Technically this is a well written story. As the professors say it has all the correct elements. I don't trust the professors. What's missing is the flow. There are places where you seem to be stuttering. For example the second paragraph starts out with a cliche' "He remembered the day well," and then the rest of the paragraph is choppy. Try this:

He would never forget the day. All had started well; his company was in perfect position, ready to attack the confederate graybacks. The order was his to give. He unleashed his battalians and the battle was on.

I call it timbre or pacing. The best way to test it is to read the story out loud. When you hear the words you'll get the flow and when the flow is tight you no longer stutter.

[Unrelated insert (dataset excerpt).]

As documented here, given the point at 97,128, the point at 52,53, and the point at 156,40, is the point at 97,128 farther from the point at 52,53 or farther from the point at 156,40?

Because you repeat the cigarette at the end you've made it a very important element. I would expand on it, embellish the image. I doubt that in the Civil War you could strip open a pack of Luckys and fire one up. They were hand rolled, like joints. Maybe a line or two or more about Private Adams rolling the cigarette?

You really hit stride when the going gets gory! Crystal clear images abound. One small correction - "...he felt the pain of the blade of the knife still buried in his flesh." and then moments later - "...slapping his bloody hand to his forehead." Where'd the knife go? Did he just impale himself? Also in that first sentence "blade" works better than "blade of the knife"

Overall it's a very good read. You have a vivid imagination. Keep 'em coming.